Pena (penita pena).

Un día de estos en los que estábamos hablando de todo un poco -unos políticos con iPad por allí, un estratosférico sueldo vitalicio por allá, unos nenes de la ESO recibiendo palos por Valencia… lo típico, vaya- me dirigí a mis alumnos y les dije: me dais pena.

Al principio ellos se quedaron un poco perplejos, sin saber si debían sentirse ofendidos o no, hasta que comprendieron que no era una pena de desagrado, una pena de asco, sino pena de auténtica compasión. De “pese a algunos seáis unos mastuerzos, chicos -lo eran- no os merecéis esto”.

Ese tipo de pena.

Hoy, a dos días de que esos chavales que fueron mis alumnos vuelvan al instituto, he recordado aquel momento y sólo puedo decir que me inspiran aún más lástima que entonces.

¿Y por qué?, me preguntaron ellos aquel día y se preguntarán ustedes ahora.

Pues muy sencillo:

Me dan pena porque no están preparados para lo que se les viene encima. Porque han crecido, la mayoría, en un mundo de algodón dulce donde cuando querían algo -ojo: querían, no necesitaban– sólo tenían que alargar el brazo. Porque les hemos criado en una España próspera donde hasta el más tonto tenía chalet en la playa y el último peón de obra podía permitirse cambiar de coche cada pocos años.

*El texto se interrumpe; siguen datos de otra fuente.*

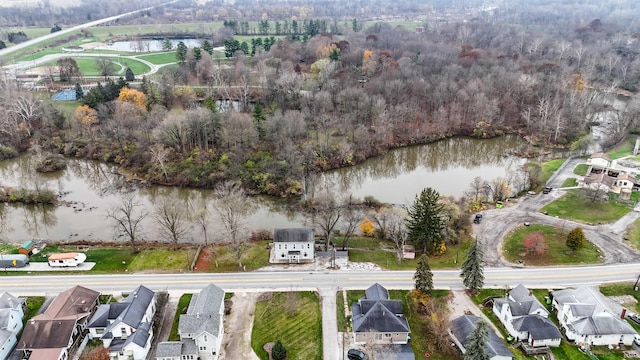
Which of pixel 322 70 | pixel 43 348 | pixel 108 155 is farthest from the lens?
pixel 322 70

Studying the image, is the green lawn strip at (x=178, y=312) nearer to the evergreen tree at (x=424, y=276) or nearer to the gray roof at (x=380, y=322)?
the gray roof at (x=380, y=322)

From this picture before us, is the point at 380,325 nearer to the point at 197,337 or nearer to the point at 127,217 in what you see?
the point at 197,337

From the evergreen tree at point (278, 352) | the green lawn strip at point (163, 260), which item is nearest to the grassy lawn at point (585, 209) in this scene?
the evergreen tree at point (278, 352)

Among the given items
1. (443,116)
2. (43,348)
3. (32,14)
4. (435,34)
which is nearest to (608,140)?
(443,116)

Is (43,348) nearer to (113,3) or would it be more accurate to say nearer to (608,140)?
(608,140)

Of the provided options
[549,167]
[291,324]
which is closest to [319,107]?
[549,167]

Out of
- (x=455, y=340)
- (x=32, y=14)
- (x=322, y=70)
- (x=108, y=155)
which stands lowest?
(x=455, y=340)

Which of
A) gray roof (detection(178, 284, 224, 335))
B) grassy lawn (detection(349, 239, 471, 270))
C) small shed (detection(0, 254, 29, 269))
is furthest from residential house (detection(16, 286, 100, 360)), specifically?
grassy lawn (detection(349, 239, 471, 270))
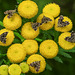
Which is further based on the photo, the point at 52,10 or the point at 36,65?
the point at 52,10

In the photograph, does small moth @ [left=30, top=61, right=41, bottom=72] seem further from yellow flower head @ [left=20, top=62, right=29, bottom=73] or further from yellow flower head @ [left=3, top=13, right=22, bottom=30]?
yellow flower head @ [left=3, top=13, right=22, bottom=30]

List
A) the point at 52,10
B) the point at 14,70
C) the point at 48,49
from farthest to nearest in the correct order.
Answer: the point at 52,10, the point at 48,49, the point at 14,70

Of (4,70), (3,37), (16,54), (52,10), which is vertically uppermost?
(52,10)

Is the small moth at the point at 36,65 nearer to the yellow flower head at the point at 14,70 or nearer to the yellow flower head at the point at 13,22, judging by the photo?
the yellow flower head at the point at 14,70

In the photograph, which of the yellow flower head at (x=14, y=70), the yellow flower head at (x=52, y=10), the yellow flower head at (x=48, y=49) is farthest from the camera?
the yellow flower head at (x=52, y=10)

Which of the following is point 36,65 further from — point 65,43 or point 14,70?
point 65,43

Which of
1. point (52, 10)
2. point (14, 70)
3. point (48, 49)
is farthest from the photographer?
point (52, 10)

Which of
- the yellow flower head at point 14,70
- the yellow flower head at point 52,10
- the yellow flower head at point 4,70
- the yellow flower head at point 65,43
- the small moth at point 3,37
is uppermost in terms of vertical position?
the yellow flower head at point 52,10

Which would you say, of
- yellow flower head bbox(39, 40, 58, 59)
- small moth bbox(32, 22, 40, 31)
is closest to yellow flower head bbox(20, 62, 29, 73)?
yellow flower head bbox(39, 40, 58, 59)

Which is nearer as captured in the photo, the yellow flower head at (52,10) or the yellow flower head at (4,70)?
the yellow flower head at (4,70)

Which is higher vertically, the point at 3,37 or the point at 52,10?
the point at 52,10

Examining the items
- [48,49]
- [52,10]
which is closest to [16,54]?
[48,49]

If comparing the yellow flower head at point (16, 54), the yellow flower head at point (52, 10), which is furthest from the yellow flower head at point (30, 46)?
the yellow flower head at point (52, 10)
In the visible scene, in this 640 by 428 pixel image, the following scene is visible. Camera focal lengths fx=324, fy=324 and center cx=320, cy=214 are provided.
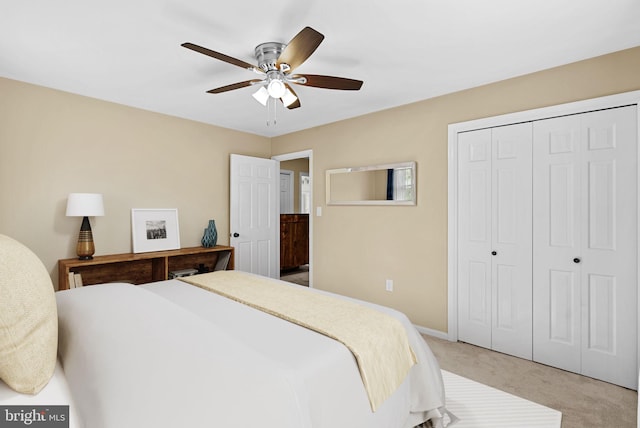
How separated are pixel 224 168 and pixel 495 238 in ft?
11.0

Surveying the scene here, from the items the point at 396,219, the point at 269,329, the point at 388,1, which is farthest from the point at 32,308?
the point at 396,219

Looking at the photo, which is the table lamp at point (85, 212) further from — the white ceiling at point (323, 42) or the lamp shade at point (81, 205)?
the white ceiling at point (323, 42)

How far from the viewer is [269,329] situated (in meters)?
1.53

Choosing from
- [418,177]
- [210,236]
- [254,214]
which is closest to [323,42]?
[418,177]

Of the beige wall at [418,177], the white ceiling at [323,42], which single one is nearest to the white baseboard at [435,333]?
the beige wall at [418,177]

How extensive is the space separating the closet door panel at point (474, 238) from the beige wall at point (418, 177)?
16cm

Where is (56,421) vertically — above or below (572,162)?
below

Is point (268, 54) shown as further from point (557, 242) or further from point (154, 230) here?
point (557, 242)

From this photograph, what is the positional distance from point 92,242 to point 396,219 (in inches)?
121

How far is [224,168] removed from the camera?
173 inches

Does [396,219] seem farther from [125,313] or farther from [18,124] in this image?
[18,124]

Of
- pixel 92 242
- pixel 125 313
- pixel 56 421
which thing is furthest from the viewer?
pixel 92 242

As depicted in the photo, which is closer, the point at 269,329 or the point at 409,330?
the point at 269,329

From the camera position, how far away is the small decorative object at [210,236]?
4.04m
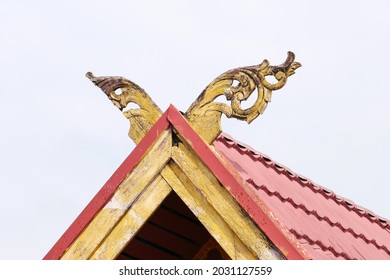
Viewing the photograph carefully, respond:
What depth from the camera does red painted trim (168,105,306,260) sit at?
6.67 m

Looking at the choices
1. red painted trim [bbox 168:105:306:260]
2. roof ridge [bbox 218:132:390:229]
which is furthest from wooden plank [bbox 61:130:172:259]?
roof ridge [bbox 218:132:390:229]

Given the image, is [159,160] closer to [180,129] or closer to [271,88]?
[180,129]

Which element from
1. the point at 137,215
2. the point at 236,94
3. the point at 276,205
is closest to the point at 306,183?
the point at 276,205

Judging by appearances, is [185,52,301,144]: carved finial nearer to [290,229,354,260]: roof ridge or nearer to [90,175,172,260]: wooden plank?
[90,175,172,260]: wooden plank

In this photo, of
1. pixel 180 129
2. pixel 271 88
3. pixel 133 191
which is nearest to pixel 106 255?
pixel 133 191

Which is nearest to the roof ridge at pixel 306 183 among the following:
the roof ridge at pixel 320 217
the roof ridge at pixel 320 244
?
the roof ridge at pixel 320 217

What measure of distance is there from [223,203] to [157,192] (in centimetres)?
41

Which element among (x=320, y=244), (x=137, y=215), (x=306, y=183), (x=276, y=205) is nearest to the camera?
(x=137, y=215)

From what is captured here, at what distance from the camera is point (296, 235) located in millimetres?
7398

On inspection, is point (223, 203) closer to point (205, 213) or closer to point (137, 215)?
point (205, 213)

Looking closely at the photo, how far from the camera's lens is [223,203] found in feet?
22.6

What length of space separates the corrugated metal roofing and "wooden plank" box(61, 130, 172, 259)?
0.65 m

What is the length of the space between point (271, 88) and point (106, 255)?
4.26 feet
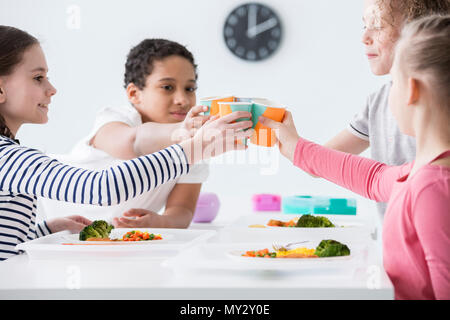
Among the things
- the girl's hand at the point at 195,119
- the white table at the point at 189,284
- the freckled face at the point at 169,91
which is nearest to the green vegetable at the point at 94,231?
the white table at the point at 189,284

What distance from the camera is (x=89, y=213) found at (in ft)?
6.28

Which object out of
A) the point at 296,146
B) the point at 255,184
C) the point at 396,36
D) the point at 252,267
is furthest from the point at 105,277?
the point at 255,184

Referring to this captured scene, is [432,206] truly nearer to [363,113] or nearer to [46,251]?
[46,251]

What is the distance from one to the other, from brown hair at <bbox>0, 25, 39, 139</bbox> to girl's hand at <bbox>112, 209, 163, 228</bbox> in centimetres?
34

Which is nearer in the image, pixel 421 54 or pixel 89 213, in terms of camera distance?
pixel 421 54

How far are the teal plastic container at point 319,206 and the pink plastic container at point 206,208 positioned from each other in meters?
0.25

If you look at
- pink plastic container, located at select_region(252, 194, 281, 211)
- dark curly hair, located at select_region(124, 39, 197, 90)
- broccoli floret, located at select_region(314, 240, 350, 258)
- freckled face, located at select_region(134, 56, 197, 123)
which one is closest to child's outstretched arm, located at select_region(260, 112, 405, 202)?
broccoli floret, located at select_region(314, 240, 350, 258)

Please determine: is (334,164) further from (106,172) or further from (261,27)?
(261,27)

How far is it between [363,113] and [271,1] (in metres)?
2.74

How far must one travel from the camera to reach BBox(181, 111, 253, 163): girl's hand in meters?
1.14

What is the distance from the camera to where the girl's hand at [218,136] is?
1.14m

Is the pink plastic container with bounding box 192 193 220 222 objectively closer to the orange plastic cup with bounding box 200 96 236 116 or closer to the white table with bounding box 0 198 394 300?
the orange plastic cup with bounding box 200 96 236 116

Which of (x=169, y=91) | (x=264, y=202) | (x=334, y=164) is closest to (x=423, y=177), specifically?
(x=334, y=164)

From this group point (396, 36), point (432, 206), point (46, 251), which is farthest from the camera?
point (396, 36)
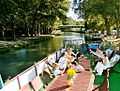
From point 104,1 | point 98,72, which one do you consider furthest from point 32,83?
point 104,1

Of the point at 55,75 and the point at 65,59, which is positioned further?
the point at 65,59

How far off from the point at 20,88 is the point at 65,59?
8.04 meters

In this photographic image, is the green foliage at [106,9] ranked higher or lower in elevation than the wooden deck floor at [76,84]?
higher

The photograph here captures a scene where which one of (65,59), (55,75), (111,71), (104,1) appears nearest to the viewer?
(55,75)

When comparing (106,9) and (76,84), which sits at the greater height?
(106,9)

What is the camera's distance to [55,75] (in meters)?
22.1

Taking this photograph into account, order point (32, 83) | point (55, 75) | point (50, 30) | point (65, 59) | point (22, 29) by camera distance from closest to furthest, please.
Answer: point (32, 83), point (55, 75), point (65, 59), point (22, 29), point (50, 30)

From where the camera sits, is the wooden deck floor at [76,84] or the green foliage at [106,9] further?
the green foliage at [106,9]

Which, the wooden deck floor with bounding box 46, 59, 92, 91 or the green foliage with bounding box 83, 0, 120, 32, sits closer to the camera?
the wooden deck floor with bounding box 46, 59, 92, 91

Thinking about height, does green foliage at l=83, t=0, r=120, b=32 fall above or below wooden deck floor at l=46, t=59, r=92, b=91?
above

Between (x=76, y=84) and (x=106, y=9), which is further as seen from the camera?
(x=106, y=9)

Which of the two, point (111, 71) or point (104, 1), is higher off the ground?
point (104, 1)

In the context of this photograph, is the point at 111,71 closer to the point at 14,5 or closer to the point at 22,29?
the point at 14,5

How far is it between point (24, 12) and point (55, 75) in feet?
211
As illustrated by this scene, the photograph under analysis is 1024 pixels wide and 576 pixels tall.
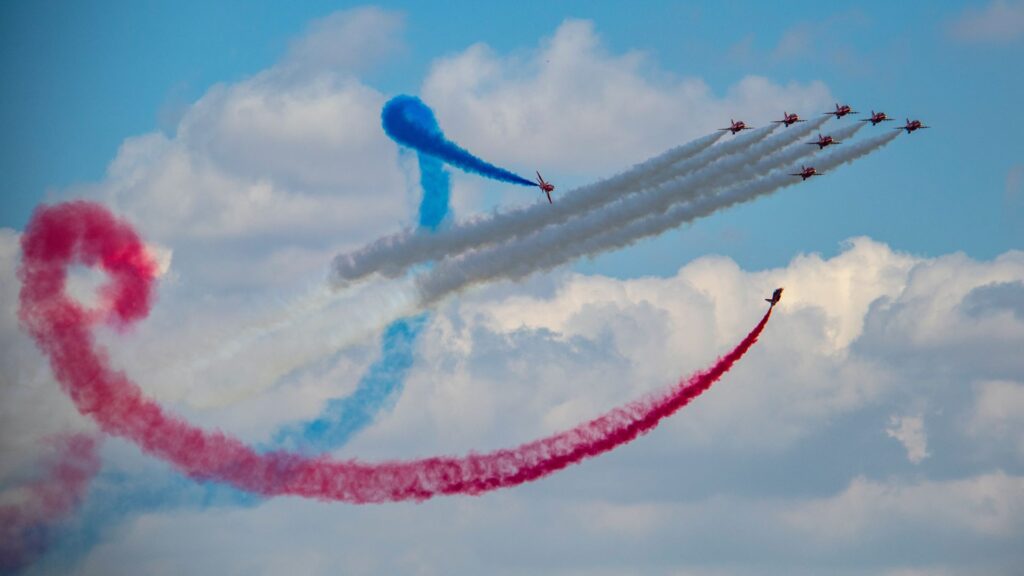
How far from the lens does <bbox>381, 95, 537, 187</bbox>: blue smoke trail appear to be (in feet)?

Me dan pena porque, salvo que cambie mucho la situación -y no va camino de ello- ellos se verán más afectados que nadie por la brutal crisis y la aún más dañina gestión de la misma. Porque se verán arrastrados por la ola en su descenso y naufragarán justo en el punto donde los jóvenes de mi generación flotábamos, casi apacibles. Porque para ellos estudiar una carrera será como comprarse un anillo de diamantes, para ellos no habrá Erasmus, ellos se incorporarán al mercado laboral en un momento en el que hace falta pase VIP para que te admitan dentro.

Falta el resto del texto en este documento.